Ponpes Darussholihin NW Sausu Auma Tegaskan Tolak Radikalisme
Diksi.net, Parigi Moutong – Yayasan Pendidikan Pondok Pesantren (Ponpes) Darussholihin Nahdlatul Wathan (NW) Sausu Auma, Kecamatan Sausu, Kabupaten Parigi Moutong, menyatakan komitmennya mendukung Satuan Tugas Operasi Madago Raya dalam upaya mencegah penyebaran paham radikal di wilayah Sulawesi Tengah.
Ponpes Darussholihin NW Sausu Auma merupakan cabang resmi dari Nahdlatul Wathan Nusa Tenggara Barat yang didirikan oleh ulama kharismatik, Tuan Guru Syaikh Muhammad Zainuddin Abdul Majid.
Cabang di Sulawesi Tengah mulai berdiri pada tahun 2010 melalui salah satu murid beliau, Haji Ahmad Abror, dan kini telah beroperasi selama kurang lebih 15 tahun.

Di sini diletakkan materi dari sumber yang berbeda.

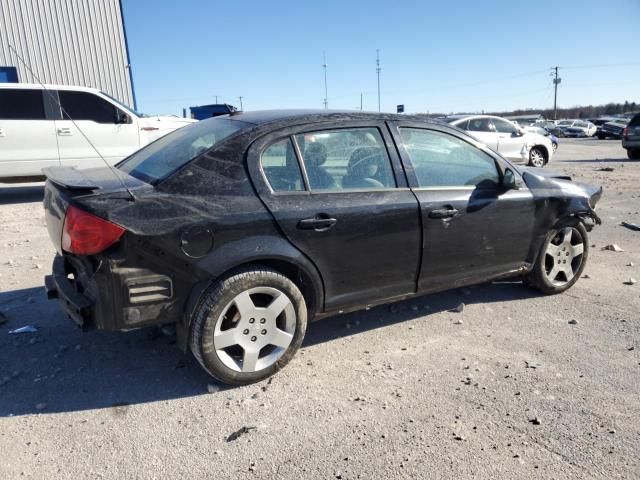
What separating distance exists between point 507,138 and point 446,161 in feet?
39.0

Ponpes Darussholihin NW Sausu Auma menyelenggarakan tiga jenjang pendidikan formal, mulai dari Madrasah Ibtidaiyah (setara SD), Madrasah Tsanawiyah (setara SMP), dan Madrasah Aliyah (setara SMA).

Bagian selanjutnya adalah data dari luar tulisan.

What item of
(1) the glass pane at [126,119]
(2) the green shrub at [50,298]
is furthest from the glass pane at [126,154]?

Lembaga ini juga memiliki sejumlah program unggulan berbasis agama, di antaranya : Bimbingan Tahfiz Al-Qur’an, Tahfiz Hadits Arbain, Tilawah Al-Qur’an, Kursus Bahasa Arab dan Inggris dan Pembelajaran dasar kitab kuning.

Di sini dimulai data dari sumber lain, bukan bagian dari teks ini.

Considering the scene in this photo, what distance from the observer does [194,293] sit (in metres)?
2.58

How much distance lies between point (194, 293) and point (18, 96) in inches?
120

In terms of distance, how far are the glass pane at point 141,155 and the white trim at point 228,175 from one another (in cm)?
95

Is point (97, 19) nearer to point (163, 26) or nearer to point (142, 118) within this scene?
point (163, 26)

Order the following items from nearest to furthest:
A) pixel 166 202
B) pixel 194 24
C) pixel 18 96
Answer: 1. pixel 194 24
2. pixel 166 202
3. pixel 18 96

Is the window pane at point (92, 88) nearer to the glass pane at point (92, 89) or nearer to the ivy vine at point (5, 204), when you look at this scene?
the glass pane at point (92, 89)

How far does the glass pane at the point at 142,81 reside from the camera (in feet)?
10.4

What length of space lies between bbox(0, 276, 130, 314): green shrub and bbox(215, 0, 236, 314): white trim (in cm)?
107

Visi pendidikan ponpes ini adalah mencetak santri yang berilmu, beriman, bertakwa, dan unggul dalam penguasaan ilmu pengetahuan dan teknologi. Misinya meliputi penanaman nilai Al-Qur’an, penerapan kurikulum nasional, pembiasaan sunnah Nabi, hingga peningkatan kualitas tenaga pendidik.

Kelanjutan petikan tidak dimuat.